Devoir choisir d'être solidaire de fils violents, violeurs, en reniant sa propre classe sociale, faire l'impasse sur leurs comportements révulsifs, mais répétés à maintes occasions, s'ils jugent que les circonstances leurs sont favorables, à la classe sociale des femmes, obligées de prendre fait et cause pour des hommes qui, alcoolisés, cocaïnés, ce qui ne les excuse en rien, peuvent ainsi décharger leurs frustrations sur plus faible, y compris numériquement, qu'eux ? A moins de s'aveugler, je ne vois pas comment affronter ce conflit sans sombrer dans la schizophrénie. N'étant pas mère moi-même, ce que je considère être le bon choix, compte tenu de ce qui précède et de l'état des rapports sociaux de sexe, dans le cas contraire, je crois que j'aurais quand même du mal à choisir le côté des hommes.
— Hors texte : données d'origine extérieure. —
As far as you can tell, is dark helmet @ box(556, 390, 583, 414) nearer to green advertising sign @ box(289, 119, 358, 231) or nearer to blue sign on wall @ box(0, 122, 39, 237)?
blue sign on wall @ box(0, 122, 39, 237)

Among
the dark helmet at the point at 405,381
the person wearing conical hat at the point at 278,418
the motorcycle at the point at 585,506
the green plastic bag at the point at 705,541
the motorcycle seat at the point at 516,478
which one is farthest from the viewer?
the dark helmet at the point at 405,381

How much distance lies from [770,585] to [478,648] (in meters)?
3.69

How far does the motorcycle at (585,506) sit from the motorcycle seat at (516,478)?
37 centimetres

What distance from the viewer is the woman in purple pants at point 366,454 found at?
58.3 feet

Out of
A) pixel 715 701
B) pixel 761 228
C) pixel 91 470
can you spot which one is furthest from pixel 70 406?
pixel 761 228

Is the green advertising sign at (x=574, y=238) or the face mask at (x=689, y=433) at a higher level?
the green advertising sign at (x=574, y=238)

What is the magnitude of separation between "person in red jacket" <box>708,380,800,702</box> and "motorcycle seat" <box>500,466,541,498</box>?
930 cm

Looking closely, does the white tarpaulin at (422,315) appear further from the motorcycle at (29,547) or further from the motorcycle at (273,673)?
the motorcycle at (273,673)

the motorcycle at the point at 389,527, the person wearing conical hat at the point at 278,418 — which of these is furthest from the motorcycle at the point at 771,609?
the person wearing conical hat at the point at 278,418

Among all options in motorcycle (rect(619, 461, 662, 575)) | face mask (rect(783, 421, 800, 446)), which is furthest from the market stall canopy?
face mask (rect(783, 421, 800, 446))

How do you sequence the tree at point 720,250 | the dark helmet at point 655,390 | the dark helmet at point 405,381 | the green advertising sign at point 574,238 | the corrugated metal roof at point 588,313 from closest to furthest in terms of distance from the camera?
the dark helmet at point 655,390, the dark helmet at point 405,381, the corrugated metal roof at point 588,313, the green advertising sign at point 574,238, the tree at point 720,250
Mais la société commande aux familles d'être solidaires, et surtout aux femmes de soutenir leur garçons, ces petits sultans : devoir se tenir aux côtés des agresseurs, en se persuadant que ce n'est pas possible que cela se soit produit, contrairement à ce que nous démontrent les "faits divers" qui se produisent tous les jours.
Du Moyen-Orient, de l'Afghanistan ou de l'Iran, et du calvaire de leurs femmes prises dans les filets et les diktats de régimes religieux obscurantistes hyper virils, forteresses assiégées haineuses des femmes, aux foyers d'agresseurs sexuels, rencontres, "compagnons" possesseurs, propriétaires d'ici, le malheur insondable des femmes, c'est qu'elles produisent et élèvent (contraintes, pour les cas des pays à idéologie misogyne) elles-mêmes leurs propres oppresseurs, ou a minima, les oppresseurs de leurs sœurs de misère. Un jour, il va falloir apprendre à se défendre dans des modalités encore à définir et mettre en place, à mener le combat, à répondre à cette guerre qu'ils nous mènent depuis le fond des temps. Il ne manque pourtant pas dans "nos cuisines" d'armes par destination ; si "sa" cuisine est le lieu par excellence le plus dangereux pour une femme, elle peut le devenir pour un homme aussi bien. Je sais que les féministes réformistes cherchant recours et budgets auprès de l'état et de ses institutions patriarcales, police, justice, ne veulent pas en entendre parler, qu'elles ne sont même pas prêtes à bannir de leurs invites (comme je l'ai encore lu cette semaine sur Twitter, sous un post annonçant un féminicide) : "Choisissez bien vos maris, Mesdames !" Et si le salut c'était au contraire de choisir de ne pas en choisir ? De ne pas rendre de services ni perpétuer cette classe sociale tant que les choses seront ce qu'elles sont : à savoir que ce sont toujours les femmes qui vont à l'équarrissage ! Laisser ne serait-ce qu'une porte entrouverte, une alternative, l'option de ne pas s'en trouver un, serait déjà grandement libérateur.
" Si la vie doit se maintenir sur cette planète, il doit advenir une décontamination de la Terre. Je pense qu'elle sera accompagnée par un processus évolutif, par une pression de l'évolution, qui résultera dans une réduction drastique de la population des hommes. " Mary Daly.